# START OF Passage given
Here's the output of `pkg info`:  2017Jul15_Robroy_x230_pkg_info.txt.

'any ideas?

Continued excellence to you all, and thank you.


----------



## Phishfry (Jul 16, 2017)

I have to wonder if you did the right thing after pkg delete -a -f. After that you should have run pkg autoremove.
I do wonder if part of your old packages are still lingering.


----------



## cirno (Jul 16, 2017)

I have the same problem, and my Audacity is installed via ports:

`# freebsd-version -ku
10.3-RELEASE-p20
10.3-RELEASE-p20

# audacity
Fatal Error: Mismatch between the program and library build versions detected.
The library used 3.0 (wchar_t,compiler with C++ ABI 1002,wx containers,compatible with 2.6,compatible with 2.8),
and your program used 3.0 (wchar_t,compiler with C++ ABI 1009,wx containers,compatible with 2.6,compatible with 2.8).
Abort trap

# pkg info | grep -E "audacity|wx"
audacity-2.1.3                 GUI editor for digital audio waveforms
wx30-gtk2-3.0.2_6              The wxWidgets GUI toolkit with GTK+ bindings`


----------



## acheron (Jul 16, 2017)

See PR 218104


----------



## robroy (Jul 16, 2017)

Phishfry, Cirno and Acheron, thank you so much for your excellent replies!
# END OF Passage given
# START OF Material shown
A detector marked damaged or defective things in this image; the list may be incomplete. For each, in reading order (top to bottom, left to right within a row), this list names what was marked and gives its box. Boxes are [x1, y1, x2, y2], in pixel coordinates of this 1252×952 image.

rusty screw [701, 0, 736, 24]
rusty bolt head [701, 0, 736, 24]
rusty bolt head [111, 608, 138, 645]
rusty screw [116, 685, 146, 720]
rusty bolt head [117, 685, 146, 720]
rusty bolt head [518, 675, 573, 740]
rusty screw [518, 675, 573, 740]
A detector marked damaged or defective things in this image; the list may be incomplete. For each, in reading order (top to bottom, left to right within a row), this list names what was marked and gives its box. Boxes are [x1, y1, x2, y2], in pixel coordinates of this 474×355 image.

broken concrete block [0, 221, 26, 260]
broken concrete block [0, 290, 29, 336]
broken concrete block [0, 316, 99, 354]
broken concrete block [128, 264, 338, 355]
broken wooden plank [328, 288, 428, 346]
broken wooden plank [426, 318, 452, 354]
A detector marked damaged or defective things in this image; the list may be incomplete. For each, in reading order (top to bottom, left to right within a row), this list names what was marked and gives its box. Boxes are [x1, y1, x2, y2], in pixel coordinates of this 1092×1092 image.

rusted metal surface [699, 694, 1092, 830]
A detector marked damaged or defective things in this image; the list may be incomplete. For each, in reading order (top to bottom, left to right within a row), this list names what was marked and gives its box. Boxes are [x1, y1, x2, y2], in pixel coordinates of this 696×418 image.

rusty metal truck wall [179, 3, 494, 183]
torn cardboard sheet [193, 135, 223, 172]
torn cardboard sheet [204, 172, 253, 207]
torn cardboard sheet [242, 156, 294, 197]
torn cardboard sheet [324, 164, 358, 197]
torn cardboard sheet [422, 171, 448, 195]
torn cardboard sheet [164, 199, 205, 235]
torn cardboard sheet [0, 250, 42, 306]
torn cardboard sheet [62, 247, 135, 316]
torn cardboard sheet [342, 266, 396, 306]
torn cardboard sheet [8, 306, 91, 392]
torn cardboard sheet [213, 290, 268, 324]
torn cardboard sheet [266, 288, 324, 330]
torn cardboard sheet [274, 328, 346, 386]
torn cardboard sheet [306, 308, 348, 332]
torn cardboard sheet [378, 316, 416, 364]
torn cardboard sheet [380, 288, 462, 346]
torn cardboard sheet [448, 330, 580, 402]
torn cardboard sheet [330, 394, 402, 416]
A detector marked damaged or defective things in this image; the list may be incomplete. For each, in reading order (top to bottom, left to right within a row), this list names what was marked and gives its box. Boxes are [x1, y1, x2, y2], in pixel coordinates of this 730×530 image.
# END OF Material shown
Translate this sentence from the forum thread into Spanish: "I do wonder if part of your old packages are still lingering." The records come from a different source than the text.

▶ [Correct output]
Me pregunto si parte de tus paquetes antiguos todavía siguen ahí.